> [QUOTED PASSAGE]:
## start
The file `data_preprocessing.py` is used to preprocess data for the DHP model.

The file `cal_model_param.py` contains the DHP model and HLR model.

The file `model/utils.py` saves the parameters of the DHP model for training and simulation.

The file `algo/main.cpp` contains a Cpp implementation of SSP-MMC, which aims at finding the optimal policy.

The file `simulator.py` provides an environment for comparing different scheduling algorithms.

## Workflow

1. Run `data_preprocessing.py` -> `halflife_for_fit.tsv`
2. Run `cal_model_param.py` -> `intercept_` and `coef_` for the DHP model
3. Save the parameters to the function `cal_recall_halflife` and ` cal_forget_halflife` in `model/utils.py` and the function `cal_next_recall_halflife` in `algo/main.cpp`
4. Run `algo/main.cpp` -> optimal policy in `algo/result/`
5. Run `simulator.py` to compare the SSP-MMC with several baselines.

## Data Set and Format

The dataset is available on [Dataverse](https://doi.org/10.7910/DVN/VAGUL0) (1.6 GB). This is a 7zipped TSV file containing our experiments' 220 million MaiMemo student memory behavior logs.
## end
> [SUPPLIED ENTRIES]:
## start
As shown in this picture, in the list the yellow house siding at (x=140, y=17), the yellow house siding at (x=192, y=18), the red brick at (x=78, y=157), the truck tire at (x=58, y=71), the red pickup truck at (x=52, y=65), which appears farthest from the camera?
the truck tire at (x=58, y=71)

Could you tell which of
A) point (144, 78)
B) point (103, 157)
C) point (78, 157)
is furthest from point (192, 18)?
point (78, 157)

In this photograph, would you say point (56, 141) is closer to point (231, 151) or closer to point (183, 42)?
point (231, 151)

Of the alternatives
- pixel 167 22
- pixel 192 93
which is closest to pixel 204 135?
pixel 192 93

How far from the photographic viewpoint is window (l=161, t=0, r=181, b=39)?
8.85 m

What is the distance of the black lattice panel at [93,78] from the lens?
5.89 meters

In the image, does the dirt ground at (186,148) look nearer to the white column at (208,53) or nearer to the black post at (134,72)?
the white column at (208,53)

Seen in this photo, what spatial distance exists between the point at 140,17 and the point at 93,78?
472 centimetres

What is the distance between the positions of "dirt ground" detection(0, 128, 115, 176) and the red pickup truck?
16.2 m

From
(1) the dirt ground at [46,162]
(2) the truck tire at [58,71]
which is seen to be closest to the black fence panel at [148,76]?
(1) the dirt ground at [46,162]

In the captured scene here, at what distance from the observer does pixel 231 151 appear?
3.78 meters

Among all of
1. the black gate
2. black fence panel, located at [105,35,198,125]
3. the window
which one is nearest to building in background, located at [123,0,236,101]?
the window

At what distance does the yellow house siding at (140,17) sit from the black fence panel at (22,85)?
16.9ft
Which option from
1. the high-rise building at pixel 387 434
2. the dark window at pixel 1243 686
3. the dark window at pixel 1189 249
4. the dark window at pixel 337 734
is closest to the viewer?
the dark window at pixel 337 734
## end
## start
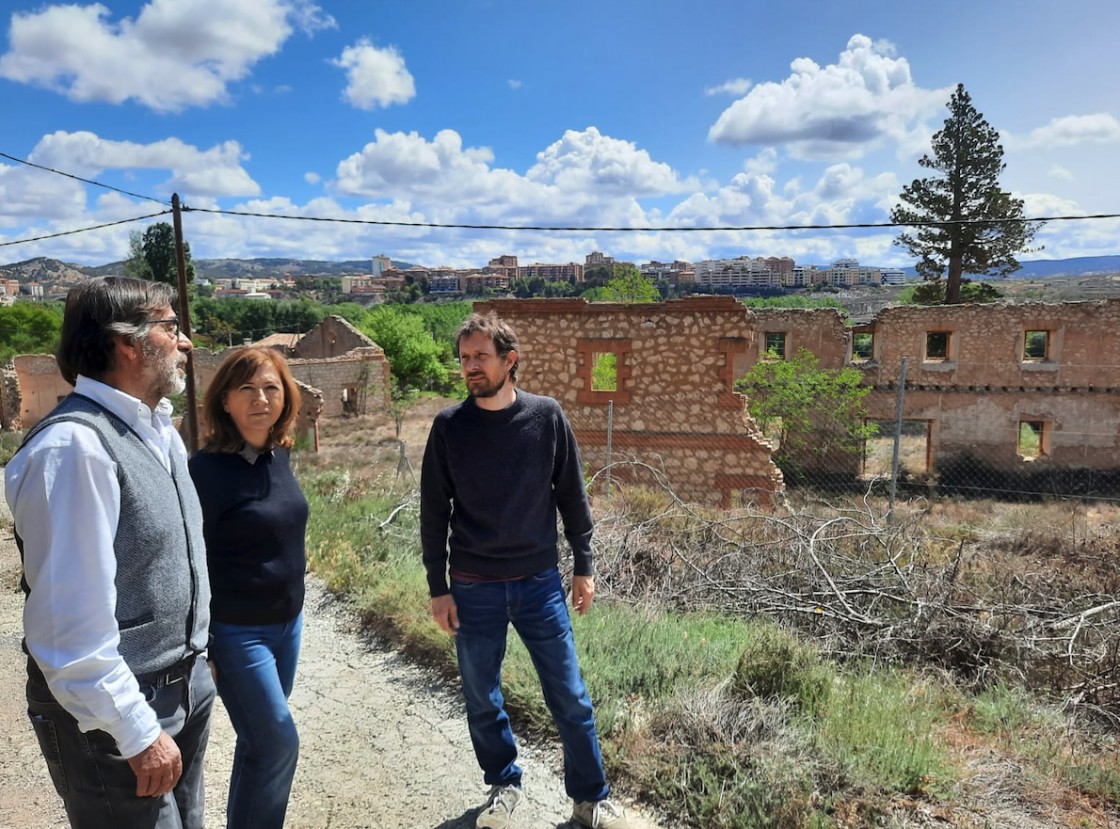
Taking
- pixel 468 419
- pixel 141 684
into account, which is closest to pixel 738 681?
## end
> [TASK 1]: Do these statements agree with the description of the SSP-MMC project files? Answer each with yes or no and quote the words of that description that decide it. (a) The file `simulator.py` is used to preprocess data for the DHP model. (b) The dataset contains 220 million MaiMemo student memory behavior logs. (c) The file `algo/main.cpp` holds a Python implementation of SSP-MMC.
> [TASK 2]: Put lines from the entries into a JSON list of strings, one string per line and no blank lines. Begin at the line that contains "In the image, does" and stop after the line that contains "472 centimetres".

> [EXPECTED OUTPUT 1]:
(a) No: "The file `data_preprocessing.py` is used to preprocess data for the DHP model."
(b) Yes: "This is a 7zipped TSV file containing our experiments' 220 million MaiMemo student memory behavior logs."
(c) No: "The file `algo/main.cpp` contains a Cpp implementation of SSP-MMC"

> [EXPECTED OUTPUT 2]:
[
  "In the image, does the dirt ground at (186,148) look nearer to the white column at (208,53) or nearer to the black post at (134,72)?",
  "the white column at (208,53)",
  "Seen in this photo, what spatial distance exists between the point at 140,17 and the point at 93,78?",
  "472 centimetres"
]